Campisi is a scientific co-founder of Unity. “I always hoped that something we did would be useful, but I honestly didn’t think it would happen, not based on what we were doing in the lab,” she says. “Being involved in getting a drug ready for the clinic is a high that I never thought I’d experience.”

Campisi says Unity’s drug is designed to cause chronically present senescent cells to simply die and go away in a manner that does not impact surrounding tissue. Preclinical work in mice has successfully addressed a number of age-related diseases, including osteoarthritis, glaucoma, cancer relapse and metastasis, and chronic lung disease. Given that many age-related diseases are driven by chronic inflammation, the possibilities of impacting human health are significant.

New explorations in the lab
Campisi is far from running out of ideas. Her lab is focused on a deeper understanding of the SASP with an eye toward developing more focused interventions. Some of her team of approximately a dozen scientists, postdoctoral fellows, and students are working on cellular senescence as it relates to muscle and the heart. She’s also branching out and looking at other cell fates that may or may not be related to cellular senescence. She’s interested in the signals that tell a cell it’s time to die. She’s also intrigued with cell identity and the fact that new stem cell technologies make it clear that cell identity is malleable. “Is rejuvenation possible at the cellular level? And should we intervene?” she wonders.

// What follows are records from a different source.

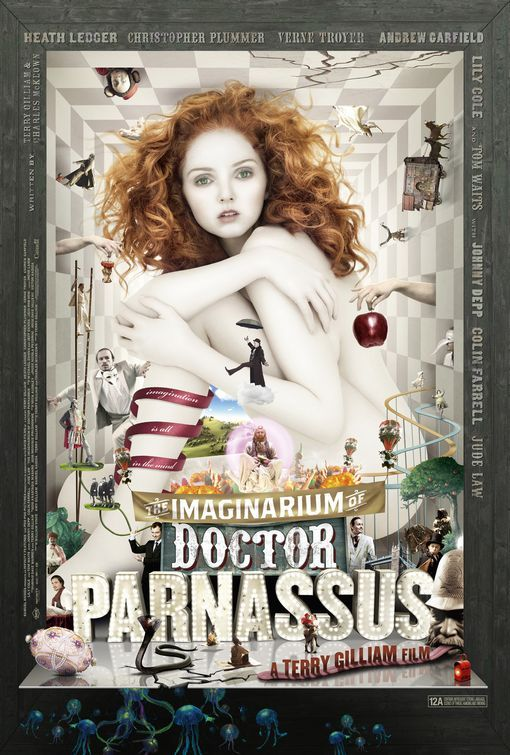 The Imaginarium of Doctor Parnassus movie poster - collected for www.thecautioustrain.blogspot.com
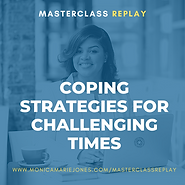 Masterclass Replay Image .png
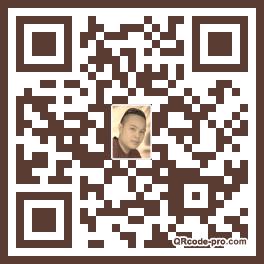 QR code with logo 1Ez30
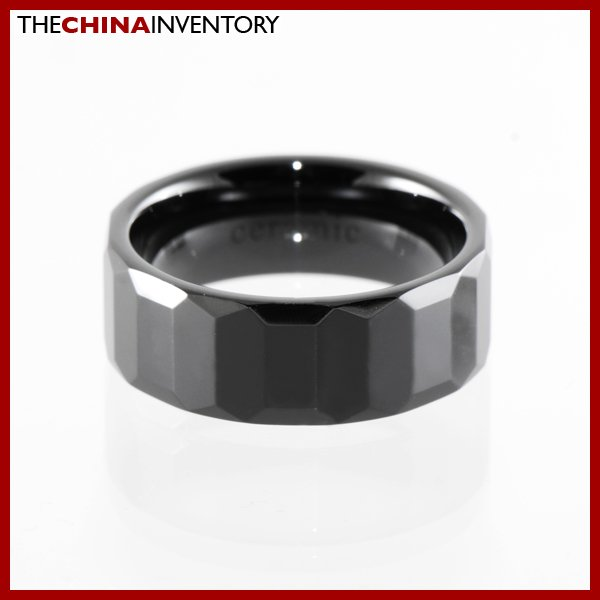 8MM SIZE 9.5 CERAMIC FACETED WEDDING BAND RING R1409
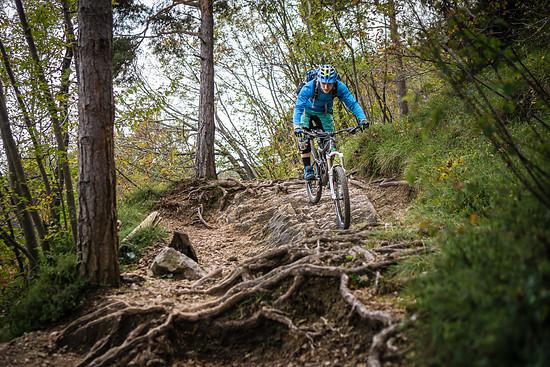 lebendige Trails am Gardasee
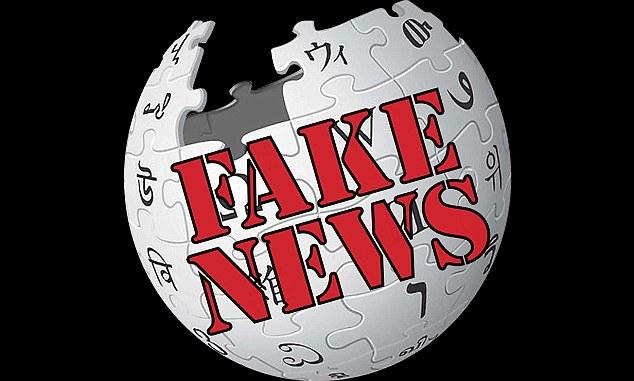 У чорному списку «Вікіпедії» опинились чотири російські медіа
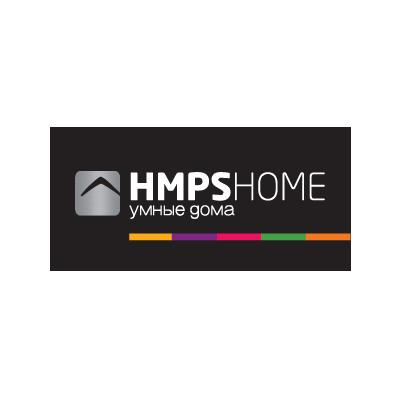 HMPS Home
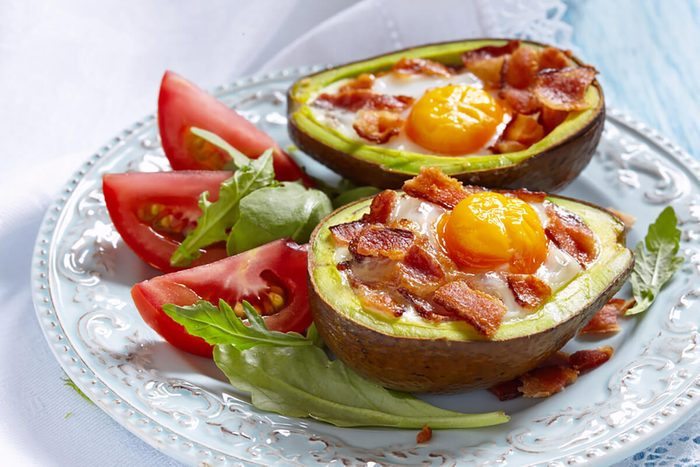 Avocado Egg Boats with bacon.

A road not taken (fortunately for us)

When she was really young, Campisi’s fantasies of the future ran the gamut. She wanted to be a ballerina, a kindergarten teacher, or an FBI agent. As a young adult, she seriously considered becoming a musician. She played a couple of stringed instruments and was in a folk-rock band. She did occasional gigs and got paid, albeit minimally. She and her sister played at the New York State Fair. Even though she loved music and its adventurous lifestyle, Campisi’s practical nature guided her toward a different path. “I was surrounded by musicians who had a thousand times my talent, and most of them were waiting on tables or pumping gas,” she says. “What I learned is that if you want to make a career in music, you have to be extraordinarily lucky and rank in the top 0.001 percent of your peers. To make a good living in science, you still have to be lucky, but the top 1 percent is good enough. I had a thousand-fold better chance of success in science.”